---------- Input rows

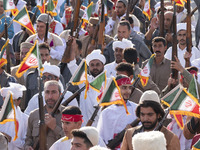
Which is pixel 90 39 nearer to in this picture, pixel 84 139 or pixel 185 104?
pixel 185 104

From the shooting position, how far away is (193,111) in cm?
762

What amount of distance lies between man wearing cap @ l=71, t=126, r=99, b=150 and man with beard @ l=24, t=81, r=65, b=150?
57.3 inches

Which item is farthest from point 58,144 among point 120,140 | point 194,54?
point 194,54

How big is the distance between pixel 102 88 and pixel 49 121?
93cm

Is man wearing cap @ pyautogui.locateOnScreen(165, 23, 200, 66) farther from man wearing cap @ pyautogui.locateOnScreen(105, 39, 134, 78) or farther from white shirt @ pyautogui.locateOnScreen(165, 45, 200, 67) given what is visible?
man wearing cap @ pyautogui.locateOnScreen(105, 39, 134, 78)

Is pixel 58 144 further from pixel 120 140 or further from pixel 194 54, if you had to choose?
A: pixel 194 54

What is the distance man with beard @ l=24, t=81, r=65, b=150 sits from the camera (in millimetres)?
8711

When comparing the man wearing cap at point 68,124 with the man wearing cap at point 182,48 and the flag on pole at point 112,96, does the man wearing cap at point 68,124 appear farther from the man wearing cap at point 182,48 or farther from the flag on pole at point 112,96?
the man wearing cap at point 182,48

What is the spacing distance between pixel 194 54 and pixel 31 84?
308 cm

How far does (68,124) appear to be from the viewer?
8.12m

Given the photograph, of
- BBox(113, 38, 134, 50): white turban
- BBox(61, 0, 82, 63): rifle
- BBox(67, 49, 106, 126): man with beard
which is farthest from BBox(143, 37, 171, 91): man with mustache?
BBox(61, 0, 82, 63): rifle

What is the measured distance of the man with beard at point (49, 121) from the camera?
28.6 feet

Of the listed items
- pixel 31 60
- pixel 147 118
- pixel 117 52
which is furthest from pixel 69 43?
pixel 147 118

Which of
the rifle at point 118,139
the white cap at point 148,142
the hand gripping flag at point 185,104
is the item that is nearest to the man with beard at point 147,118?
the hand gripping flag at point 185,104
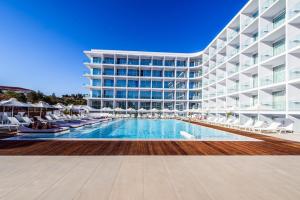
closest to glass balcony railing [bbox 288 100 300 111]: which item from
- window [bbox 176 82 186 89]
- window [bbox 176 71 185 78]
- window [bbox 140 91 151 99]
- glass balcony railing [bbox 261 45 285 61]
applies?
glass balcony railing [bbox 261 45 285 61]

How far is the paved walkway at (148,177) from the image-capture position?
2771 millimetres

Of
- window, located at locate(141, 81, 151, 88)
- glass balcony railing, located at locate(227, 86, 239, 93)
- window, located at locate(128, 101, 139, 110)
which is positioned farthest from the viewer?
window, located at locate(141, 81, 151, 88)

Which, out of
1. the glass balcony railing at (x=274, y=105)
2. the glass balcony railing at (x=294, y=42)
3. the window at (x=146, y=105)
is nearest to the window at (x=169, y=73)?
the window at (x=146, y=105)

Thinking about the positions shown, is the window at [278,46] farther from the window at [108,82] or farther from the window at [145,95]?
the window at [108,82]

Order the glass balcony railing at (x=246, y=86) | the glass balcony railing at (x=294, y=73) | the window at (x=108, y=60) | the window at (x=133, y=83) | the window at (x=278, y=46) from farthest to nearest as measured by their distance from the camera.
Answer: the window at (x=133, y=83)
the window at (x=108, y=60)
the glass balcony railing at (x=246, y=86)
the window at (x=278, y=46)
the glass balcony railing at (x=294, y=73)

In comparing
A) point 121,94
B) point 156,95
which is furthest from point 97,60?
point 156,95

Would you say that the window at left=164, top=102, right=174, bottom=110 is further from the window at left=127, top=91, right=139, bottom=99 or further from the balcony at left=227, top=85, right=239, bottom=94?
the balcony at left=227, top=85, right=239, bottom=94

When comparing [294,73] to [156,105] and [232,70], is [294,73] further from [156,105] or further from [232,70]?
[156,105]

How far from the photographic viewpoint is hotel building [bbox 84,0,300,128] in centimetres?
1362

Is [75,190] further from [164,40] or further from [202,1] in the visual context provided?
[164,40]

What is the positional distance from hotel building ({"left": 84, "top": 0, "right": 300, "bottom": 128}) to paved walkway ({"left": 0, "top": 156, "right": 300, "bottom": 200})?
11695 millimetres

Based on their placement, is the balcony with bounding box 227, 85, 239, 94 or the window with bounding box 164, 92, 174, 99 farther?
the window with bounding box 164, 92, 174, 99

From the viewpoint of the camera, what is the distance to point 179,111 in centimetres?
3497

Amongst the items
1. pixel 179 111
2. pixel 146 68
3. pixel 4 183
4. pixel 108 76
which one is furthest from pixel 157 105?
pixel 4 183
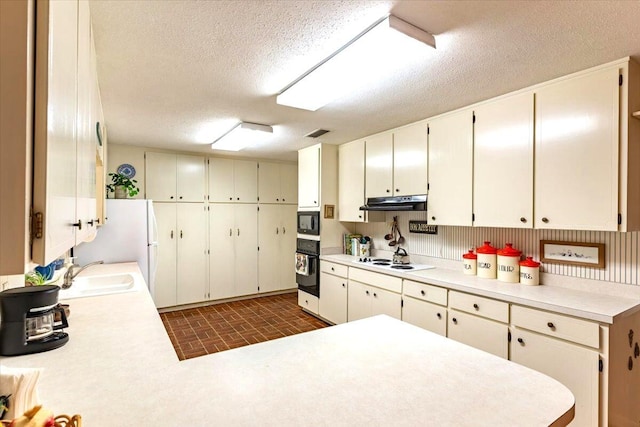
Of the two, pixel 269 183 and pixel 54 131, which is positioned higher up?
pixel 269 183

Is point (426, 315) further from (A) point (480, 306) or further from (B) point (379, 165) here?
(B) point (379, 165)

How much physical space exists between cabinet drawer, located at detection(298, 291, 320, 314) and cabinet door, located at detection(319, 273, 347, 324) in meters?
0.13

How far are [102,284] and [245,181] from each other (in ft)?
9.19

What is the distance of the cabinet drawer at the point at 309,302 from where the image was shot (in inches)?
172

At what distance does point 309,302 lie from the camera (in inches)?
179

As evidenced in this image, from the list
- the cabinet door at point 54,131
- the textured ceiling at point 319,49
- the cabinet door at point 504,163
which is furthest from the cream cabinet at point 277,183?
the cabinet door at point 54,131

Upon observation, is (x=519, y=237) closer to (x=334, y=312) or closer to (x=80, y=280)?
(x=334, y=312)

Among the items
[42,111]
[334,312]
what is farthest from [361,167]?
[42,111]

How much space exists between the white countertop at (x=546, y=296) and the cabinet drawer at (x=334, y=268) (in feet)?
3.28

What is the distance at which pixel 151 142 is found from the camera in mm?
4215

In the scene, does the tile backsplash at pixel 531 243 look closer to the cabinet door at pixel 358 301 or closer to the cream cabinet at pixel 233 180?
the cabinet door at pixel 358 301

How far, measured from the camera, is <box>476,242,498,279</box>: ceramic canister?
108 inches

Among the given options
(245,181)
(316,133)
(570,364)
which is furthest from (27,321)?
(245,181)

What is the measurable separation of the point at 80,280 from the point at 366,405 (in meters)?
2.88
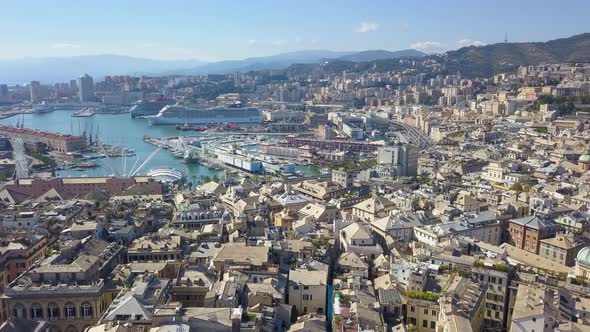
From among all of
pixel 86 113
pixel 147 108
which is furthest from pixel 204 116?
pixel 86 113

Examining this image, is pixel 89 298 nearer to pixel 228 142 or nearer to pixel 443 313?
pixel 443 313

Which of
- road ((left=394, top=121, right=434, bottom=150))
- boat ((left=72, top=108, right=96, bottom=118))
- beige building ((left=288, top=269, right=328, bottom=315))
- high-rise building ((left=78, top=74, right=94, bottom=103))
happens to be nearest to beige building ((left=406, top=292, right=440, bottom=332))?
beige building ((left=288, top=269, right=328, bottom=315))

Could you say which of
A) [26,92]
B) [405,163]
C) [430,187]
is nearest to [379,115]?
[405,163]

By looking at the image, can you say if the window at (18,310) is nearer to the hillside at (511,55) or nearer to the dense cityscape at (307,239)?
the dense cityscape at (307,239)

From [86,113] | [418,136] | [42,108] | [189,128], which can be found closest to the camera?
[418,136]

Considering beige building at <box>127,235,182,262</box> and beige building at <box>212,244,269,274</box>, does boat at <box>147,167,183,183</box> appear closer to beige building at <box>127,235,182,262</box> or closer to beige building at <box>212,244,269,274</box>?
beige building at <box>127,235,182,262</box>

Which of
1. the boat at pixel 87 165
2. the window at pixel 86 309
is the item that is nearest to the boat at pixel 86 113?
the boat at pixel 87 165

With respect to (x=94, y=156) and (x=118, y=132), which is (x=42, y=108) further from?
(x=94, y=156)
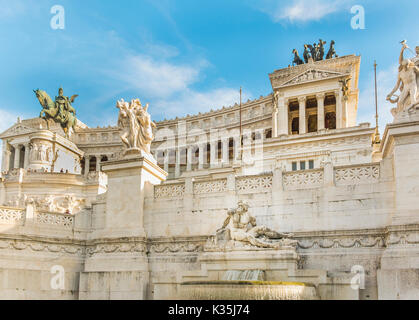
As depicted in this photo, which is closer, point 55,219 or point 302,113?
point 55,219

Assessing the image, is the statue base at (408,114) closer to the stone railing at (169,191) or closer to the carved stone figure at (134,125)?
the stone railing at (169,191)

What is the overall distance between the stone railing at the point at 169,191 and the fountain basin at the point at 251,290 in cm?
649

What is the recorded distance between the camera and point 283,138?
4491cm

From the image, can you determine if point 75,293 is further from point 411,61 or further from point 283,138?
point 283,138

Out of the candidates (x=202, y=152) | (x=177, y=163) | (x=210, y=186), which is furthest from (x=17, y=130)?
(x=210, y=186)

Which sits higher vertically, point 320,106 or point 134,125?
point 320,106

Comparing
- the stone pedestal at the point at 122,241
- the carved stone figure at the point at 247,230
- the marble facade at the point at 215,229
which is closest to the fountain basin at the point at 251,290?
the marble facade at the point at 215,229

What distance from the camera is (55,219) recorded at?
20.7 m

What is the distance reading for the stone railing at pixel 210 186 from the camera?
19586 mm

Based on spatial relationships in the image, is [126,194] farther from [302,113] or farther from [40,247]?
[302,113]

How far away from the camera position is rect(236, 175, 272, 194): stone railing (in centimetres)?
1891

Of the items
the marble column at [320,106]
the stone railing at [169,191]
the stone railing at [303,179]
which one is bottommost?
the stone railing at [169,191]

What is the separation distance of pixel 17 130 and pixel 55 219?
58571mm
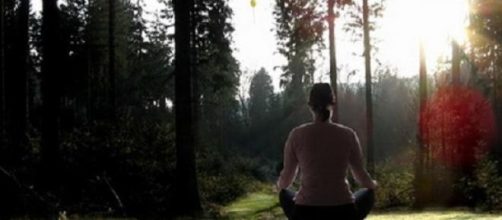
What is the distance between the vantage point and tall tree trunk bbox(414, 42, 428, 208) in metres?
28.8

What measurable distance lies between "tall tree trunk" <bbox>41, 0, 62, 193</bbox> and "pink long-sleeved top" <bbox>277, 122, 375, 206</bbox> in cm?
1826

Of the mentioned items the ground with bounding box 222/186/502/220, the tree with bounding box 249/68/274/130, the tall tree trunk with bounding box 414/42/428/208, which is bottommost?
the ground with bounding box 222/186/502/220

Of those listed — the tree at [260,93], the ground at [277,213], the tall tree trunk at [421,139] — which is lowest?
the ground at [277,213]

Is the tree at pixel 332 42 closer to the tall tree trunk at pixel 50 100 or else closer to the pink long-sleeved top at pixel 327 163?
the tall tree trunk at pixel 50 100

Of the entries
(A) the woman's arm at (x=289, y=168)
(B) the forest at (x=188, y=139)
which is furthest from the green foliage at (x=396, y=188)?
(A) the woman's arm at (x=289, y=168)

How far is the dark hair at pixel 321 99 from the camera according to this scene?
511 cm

--------------------

*Your task:*
Count the lines of the data above that contain the string "bottommost", treating uppercase and lowercase letters as distinct. Give only the number.

*Full answer:*
2